→ Jobs
#1 In the running log, in what year did the writer wear the name shirt in the NYC Marathon?
#2 Extend the running log, picking up after its last sentence.

→ Selected passage
I wore this shirt in case I got delirious so at least someone could tell me my name. Actually, I wore this in the NYC Marathon in 2009 so people would yell out my name. It was awesome to run through the boroughs and having people say, "Way to go Kristi and Doug." Disclosure-When I ran the 2002 NYC Marathon, my friend Ronelle Pricket said we should do this. I thought it was lame and we didn't do it. I was wrong. Ronelle was right.

6:55 a.m.-Arrive at Christy’s
7:05 a.m.-Christy’s husband Tom takes the usual assortment of photos.  

Can you fully appreciate how ridiculous I look? Orange knee socks; long, black shorts, navy blue top with orange text that clashes with the orange of the socks; a white-collar sticking up and white sleeves sticking out of my shirt. It is NOT a coincidence that you don't see a picture of me with my fuel belt and big-ass royal blue Brooks bandanna to use as a sweat rag.

 7:10 a.m.-Depart and the first few steps are really, really, chilly
8:20 a.m.-Mile 7, arrive at Starbucks downtown Ann Arbor and head in for a pit stop.  And this, ladies and gentlemen, is where the fun begins for me.8:30 a.m.-Depart Starbucks.  Seconds after starting my run my butt and quads are tight, and they never get better.
8:45 a.m.-Soreness in my inner left ankle doesn’t seem to be going away.
9:00 a.m.-Why are my knees so sore?  My knees haven’t been this sore since last summer.  Is that what I get for posting in #recipieforsuccess that since I started running with Christy I have stopped walking during my runs and I am running faster?  And without knee pain?
9:10 a.m.-The bottom of my feet are really starting to get sore and achy.9:30 a.m.-Mile 14, I look down at my GPS and see that it’s mile 14 and say to myself, “I can’t believe I have 6 more miles to run.”
9:50 a.m.-Mile 15-Just wrapped up a pit stop at the Shell gas station on Plymouth.  My butt and quads are so sore that it is difficult to begin to bend over.
10:05 a.m.-My feet are so sore I feel like I’m not even wearing running shoes.  It’s just my feet on the bare pavement.10:20 a.m.-Just finished up mile 16.  Just three.more.miles.to.go.  I can do this, yes?  How can I do this?  It’s just one foot in front of the other at this point.

→ Source excerpt
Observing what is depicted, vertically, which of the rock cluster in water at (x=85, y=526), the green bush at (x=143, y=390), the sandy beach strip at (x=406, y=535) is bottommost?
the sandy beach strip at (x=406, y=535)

→ Results by task
#1 2009

#2
10:30 a.m.-OMG!  Two more miles.  How am I going to pass this time?  What can I think about for 20 minutes?  Why are my knees so sore?  Why can’t I bend over?  Why are my feet killing me? Why did Gretchen of the Real Housewives of Orange County make such an ass out of herself by performing at the Pussy Cat Dolls Lounge in last night’s episode?
10:50 a.m.-DONE! I can’t even imagine running 6.2 more miles at this point.
11:30 a.m.-Arrive at home and head upstairs to ice bath. 

This was the coldest ice bath to date as I was submerged in the deepest water. I was hoping that the ice bath would take care of my knees and that I would feel as good as I did after last week's ice bath. Hope can be a dangerous thing.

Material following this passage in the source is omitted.